The one OpenAI "scandal" that I did agree with was the thing where they threatened to cancel people's vested equity if they didn't sign a non-disparagement agreement. They did apologize for that one and make changes. But it doesn't have a lot to do with their research claims.
I'm open to actual evidence that OpenAI's research claims are untrustworthy, but again, I also judge people individually, not just by the organization they belong to.
They funded the entire benchmark and didn’t disclose their involvement. They then proceeded to make use of the benchmark while pretending like they weren’t affiliated with EpochAI. That’s a huge omission and more than enough reason to distrust their claims.
IMO their involvement is only an issue if they gained an advantage on the benchmark by it. If they didn't train on the test set then their gained advantage is minimal and I don't see a big problem with it nor do I see an obligation to disclose. Especially since there is a hold-out set that OpenAI doesn't have access to, which can detect any malfeasance.
It's typically difficult to find direct evidence for bias. That is why rules for conflict of interest and disclosure are strict in research and academia.

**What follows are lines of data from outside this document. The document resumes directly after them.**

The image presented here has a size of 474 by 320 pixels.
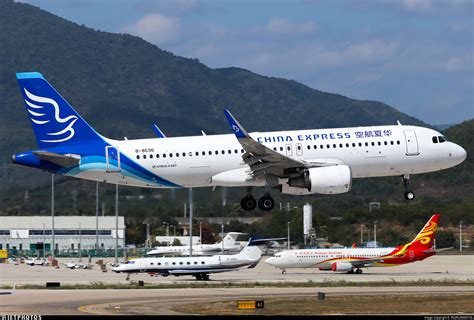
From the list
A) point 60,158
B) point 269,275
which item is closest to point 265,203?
point 60,158

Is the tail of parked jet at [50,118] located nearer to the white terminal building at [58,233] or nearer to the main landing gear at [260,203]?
the main landing gear at [260,203]

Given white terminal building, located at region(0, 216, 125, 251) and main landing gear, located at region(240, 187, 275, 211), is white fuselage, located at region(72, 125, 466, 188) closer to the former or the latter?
main landing gear, located at region(240, 187, 275, 211)

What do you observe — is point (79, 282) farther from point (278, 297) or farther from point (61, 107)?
point (61, 107)

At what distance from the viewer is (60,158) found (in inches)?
2675

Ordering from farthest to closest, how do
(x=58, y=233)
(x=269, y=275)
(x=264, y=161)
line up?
1. (x=58, y=233)
2. (x=269, y=275)
3. (x=264, y=161)

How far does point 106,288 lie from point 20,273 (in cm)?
3343

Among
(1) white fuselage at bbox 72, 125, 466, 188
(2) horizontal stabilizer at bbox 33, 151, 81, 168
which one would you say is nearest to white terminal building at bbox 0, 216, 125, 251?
(2) horizontal stabilizer at bbox 33, 151, 81, 168

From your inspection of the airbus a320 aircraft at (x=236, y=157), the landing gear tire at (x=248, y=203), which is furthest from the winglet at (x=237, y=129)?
the landing gear tire at (x=248, y=203)

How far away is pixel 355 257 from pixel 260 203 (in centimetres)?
5372

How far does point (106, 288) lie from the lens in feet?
311

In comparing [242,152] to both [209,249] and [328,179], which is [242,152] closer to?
[328,179]

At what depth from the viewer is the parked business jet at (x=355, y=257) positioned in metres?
120

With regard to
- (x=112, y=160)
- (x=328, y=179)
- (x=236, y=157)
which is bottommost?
(x=328, y=179)

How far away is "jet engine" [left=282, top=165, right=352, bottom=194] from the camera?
223ft
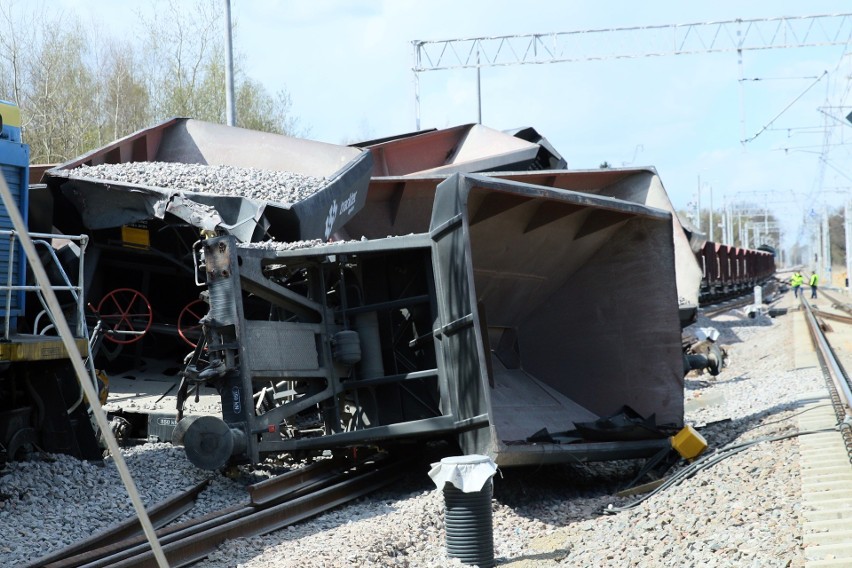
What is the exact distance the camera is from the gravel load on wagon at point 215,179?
30.3 ft

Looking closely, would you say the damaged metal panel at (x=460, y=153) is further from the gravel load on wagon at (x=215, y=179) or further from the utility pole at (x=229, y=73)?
the utility pole at (x=229, y=73)

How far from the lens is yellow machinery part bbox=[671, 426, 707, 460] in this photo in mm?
7711

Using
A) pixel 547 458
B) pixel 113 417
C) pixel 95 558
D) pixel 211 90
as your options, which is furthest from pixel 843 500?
pixel 211 90

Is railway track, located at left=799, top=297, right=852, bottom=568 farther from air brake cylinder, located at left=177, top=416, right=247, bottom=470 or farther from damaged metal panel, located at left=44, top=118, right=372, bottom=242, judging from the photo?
damaged metal panel, located at left=44, top=118, right=372, bottom=242

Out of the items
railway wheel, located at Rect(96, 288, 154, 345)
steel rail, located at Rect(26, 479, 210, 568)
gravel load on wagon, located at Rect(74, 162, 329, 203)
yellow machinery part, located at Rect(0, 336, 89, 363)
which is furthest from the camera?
railway wheel, located at Rect(96, 288, 154, 345)

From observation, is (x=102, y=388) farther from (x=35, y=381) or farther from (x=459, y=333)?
(x=459, y=333)

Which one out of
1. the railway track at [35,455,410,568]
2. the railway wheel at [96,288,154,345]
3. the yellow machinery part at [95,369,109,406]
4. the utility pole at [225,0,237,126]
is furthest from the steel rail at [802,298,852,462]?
the utility pole at [225,0,237,126]

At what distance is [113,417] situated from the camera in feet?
28.7

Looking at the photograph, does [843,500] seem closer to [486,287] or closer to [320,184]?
[486,287]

Crucially, something is a conflict of interest if it could be perceived as a conflict of interest by someone external, so it doesn't matter if you think you could judge fairly, it's important if someone else might doubt you could.
Not disclosing a conflict of interest is generally considered a significant ethics violation, because it reduces trust in the general scientific/research system. Thus OpenAI has become untrustworthy in many people's view irrespective if their involvement with the benchmarks creation affected their results or not.
There’s no way to figure out whether they gained an advantage. We have to trust their claims, which again, is an issue for me after finding out they already lied.